Ираклий Соломонович Горшков во главе всех четырех порожних студебекеров убыл со двора по одному ему известному маршруту. Как сказал Ираклий Соломонович, вытерев скомканным платочком бледный лоб марсианина: “В одно место”. Так он сказал Папикову, игриво моргнул сразу обоими голубыми глазками, еще раз вытер испарину со лба – и был таков. Все знали, что “места” Ираклий Соломонович знает, как никто другой, а значит, приедет с добычей: не зря ведь он велел покидать в кузов головной машины тридцать двухкилограммовых банок американской тушенки – самой твердой валюты тех дней.

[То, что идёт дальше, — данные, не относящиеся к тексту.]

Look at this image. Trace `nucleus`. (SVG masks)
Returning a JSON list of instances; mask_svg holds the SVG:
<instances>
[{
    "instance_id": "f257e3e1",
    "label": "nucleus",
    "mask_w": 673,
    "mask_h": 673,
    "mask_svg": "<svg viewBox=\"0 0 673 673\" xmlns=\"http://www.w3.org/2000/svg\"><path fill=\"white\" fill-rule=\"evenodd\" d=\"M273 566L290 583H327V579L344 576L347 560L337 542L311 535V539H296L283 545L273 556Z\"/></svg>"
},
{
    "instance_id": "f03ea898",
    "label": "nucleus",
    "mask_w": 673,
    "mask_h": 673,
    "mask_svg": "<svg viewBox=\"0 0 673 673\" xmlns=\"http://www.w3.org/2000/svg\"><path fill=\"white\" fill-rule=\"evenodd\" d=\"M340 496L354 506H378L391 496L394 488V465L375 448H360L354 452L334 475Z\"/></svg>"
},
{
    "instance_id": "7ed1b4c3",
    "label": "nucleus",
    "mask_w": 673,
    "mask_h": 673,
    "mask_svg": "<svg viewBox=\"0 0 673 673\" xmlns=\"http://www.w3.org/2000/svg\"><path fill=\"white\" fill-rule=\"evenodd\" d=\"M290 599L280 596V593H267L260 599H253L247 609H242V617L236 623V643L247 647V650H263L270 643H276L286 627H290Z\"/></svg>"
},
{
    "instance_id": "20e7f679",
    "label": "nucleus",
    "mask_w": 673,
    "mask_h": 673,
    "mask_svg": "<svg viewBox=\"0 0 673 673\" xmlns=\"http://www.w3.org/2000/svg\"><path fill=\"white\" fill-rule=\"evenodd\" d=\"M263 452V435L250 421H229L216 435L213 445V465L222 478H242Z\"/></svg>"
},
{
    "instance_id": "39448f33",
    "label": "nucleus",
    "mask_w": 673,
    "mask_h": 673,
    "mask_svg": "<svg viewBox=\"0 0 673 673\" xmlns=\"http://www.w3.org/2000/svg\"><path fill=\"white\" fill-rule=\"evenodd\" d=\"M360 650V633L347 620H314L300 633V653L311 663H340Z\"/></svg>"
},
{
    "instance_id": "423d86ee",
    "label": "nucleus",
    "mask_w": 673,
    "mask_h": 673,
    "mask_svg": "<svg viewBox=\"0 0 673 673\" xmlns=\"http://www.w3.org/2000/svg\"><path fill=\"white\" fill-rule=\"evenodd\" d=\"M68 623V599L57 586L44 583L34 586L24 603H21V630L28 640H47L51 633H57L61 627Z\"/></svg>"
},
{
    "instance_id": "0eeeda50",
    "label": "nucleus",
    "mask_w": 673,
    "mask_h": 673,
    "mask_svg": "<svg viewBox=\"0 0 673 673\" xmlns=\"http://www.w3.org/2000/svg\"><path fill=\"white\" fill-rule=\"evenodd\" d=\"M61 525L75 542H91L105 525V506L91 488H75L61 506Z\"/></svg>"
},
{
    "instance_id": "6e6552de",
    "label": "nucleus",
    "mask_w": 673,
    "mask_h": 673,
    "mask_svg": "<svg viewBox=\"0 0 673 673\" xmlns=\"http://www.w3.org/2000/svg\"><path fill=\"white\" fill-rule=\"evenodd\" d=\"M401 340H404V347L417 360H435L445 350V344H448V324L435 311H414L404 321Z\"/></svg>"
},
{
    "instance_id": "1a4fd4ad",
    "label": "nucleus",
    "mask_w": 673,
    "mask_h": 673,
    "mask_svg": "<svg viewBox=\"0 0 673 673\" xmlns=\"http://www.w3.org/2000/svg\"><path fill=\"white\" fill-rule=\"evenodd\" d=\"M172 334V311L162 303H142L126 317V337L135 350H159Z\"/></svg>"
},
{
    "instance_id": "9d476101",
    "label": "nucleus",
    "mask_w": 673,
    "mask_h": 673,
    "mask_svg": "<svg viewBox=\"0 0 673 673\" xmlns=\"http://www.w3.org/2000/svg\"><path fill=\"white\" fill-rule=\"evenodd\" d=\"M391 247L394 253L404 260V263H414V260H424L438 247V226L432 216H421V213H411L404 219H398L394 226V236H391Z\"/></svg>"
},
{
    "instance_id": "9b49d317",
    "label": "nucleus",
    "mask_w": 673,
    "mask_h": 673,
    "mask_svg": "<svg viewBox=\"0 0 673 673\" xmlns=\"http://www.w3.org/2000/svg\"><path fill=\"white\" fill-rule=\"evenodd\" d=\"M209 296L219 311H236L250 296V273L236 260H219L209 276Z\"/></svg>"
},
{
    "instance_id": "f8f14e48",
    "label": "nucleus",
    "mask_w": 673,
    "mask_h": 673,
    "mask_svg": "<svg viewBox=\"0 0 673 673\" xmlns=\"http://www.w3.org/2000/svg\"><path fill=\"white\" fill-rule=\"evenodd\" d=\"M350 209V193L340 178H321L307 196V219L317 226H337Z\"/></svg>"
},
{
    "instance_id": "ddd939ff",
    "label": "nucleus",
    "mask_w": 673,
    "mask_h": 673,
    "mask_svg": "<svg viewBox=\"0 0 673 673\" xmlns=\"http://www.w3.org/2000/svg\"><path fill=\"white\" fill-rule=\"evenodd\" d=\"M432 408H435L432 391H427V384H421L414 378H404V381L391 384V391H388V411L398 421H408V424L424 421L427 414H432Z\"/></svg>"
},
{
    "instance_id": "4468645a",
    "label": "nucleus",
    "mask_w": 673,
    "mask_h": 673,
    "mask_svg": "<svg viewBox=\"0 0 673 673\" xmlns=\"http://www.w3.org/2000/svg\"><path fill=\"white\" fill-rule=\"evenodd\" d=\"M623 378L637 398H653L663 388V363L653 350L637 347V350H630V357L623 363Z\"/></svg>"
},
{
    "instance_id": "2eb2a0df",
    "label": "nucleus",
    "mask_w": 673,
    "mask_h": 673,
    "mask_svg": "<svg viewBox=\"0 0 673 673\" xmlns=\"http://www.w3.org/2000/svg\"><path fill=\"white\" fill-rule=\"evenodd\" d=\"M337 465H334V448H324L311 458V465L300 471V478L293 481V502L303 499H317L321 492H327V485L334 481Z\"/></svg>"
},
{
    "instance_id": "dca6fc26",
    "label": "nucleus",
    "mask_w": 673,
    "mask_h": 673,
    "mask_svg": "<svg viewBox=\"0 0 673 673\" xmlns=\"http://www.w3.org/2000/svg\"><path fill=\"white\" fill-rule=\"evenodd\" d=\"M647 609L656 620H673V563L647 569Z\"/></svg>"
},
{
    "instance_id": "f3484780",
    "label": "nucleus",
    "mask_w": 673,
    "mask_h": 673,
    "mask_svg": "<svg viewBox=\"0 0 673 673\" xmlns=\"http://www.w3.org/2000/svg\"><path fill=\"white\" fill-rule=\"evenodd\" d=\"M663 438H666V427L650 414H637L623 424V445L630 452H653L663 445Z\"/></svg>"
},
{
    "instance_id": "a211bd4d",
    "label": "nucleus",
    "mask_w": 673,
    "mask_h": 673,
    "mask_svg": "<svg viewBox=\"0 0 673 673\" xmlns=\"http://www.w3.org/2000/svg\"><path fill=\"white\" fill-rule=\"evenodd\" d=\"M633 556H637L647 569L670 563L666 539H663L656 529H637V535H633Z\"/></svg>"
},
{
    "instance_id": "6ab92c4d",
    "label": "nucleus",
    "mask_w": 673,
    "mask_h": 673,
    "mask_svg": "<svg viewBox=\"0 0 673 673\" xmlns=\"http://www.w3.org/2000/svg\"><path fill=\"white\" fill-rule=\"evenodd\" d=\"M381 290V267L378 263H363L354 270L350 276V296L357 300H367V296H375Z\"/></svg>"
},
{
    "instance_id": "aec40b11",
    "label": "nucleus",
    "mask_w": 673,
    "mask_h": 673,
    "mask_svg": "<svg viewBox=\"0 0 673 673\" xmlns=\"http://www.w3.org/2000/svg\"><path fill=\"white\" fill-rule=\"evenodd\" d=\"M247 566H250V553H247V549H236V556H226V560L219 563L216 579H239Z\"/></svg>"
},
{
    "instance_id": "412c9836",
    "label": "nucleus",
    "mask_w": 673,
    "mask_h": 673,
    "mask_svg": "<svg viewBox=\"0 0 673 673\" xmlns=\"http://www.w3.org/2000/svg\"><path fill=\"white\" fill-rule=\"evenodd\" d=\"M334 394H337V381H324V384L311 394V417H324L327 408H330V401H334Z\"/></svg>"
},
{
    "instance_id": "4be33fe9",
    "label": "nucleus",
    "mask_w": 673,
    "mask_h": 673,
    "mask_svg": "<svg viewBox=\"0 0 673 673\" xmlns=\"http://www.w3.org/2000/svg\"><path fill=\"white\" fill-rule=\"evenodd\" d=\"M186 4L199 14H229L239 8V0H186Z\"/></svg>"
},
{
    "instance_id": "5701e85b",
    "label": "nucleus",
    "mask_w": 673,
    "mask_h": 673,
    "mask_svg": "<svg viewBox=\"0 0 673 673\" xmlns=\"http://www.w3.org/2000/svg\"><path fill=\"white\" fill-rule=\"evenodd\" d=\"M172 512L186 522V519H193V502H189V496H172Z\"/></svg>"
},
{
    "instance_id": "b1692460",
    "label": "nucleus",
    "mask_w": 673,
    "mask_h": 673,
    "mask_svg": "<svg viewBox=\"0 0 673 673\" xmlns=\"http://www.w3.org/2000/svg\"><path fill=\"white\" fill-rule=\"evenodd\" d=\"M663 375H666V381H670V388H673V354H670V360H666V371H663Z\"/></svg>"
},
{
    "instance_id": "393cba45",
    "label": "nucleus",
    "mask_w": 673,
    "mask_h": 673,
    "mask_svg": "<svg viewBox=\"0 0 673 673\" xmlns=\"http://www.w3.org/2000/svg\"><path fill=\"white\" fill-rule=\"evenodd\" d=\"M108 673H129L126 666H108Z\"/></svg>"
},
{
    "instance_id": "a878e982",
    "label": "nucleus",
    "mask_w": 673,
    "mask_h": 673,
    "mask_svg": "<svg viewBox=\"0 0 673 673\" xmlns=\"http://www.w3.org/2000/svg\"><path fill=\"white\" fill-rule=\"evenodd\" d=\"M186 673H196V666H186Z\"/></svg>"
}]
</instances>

Александра намыливала доски пола большим куском темного хозяйственного мыла, оттирала первую грязь веником, смывала, а потом скоблила широким армейским ножом, который остался у нее еще со времен службы в штурмовом батальоне морской пехоты; потом опять смывала, снова намыливала, драила веником, скоблила ножом и так двигалась потихоньку от закрытой ею парадной двери к черному ходу. Скоро к Александре присоединилась “старая” Наташа, теперь уже всем известная как фронтовая жена Папикова. В четыре руки дело пошло еще веселее. “Квартетом легче и петь, и жить”, – как говаривала когда-то тренер по акробатике Матильда Ивановна, старшая жена Вовы-Полторы жены. Квартетом наверняка хорошо, да и дуэтом тоже, оказывается, очень неплохо.
Прибиравшие в палатах женщины запели, сначала вразнобой и разные песни, а потом наладились на одну, хором – двери кругом были открыты, и в гулком пустом помещении все слышали друг друга очень хорошо.
По-зара-ста-ли стеж-ки, дорож-ки,
Где про-хо-ди-ли ми-лого нож-ки,
По-зара-ста-ли мо-хом, тра-вою,
Где мы гу-ля-ли, ми-лый, с то-бою…
Всем безумно хотелось домой, к нормальной гражданской жизни, и в каждом голосе и в общем хоре было столько тоски и столько надежды на выстраданное счастье, как казалось всем тогда, на счастье, завоеванное безусловно, безоговорочно.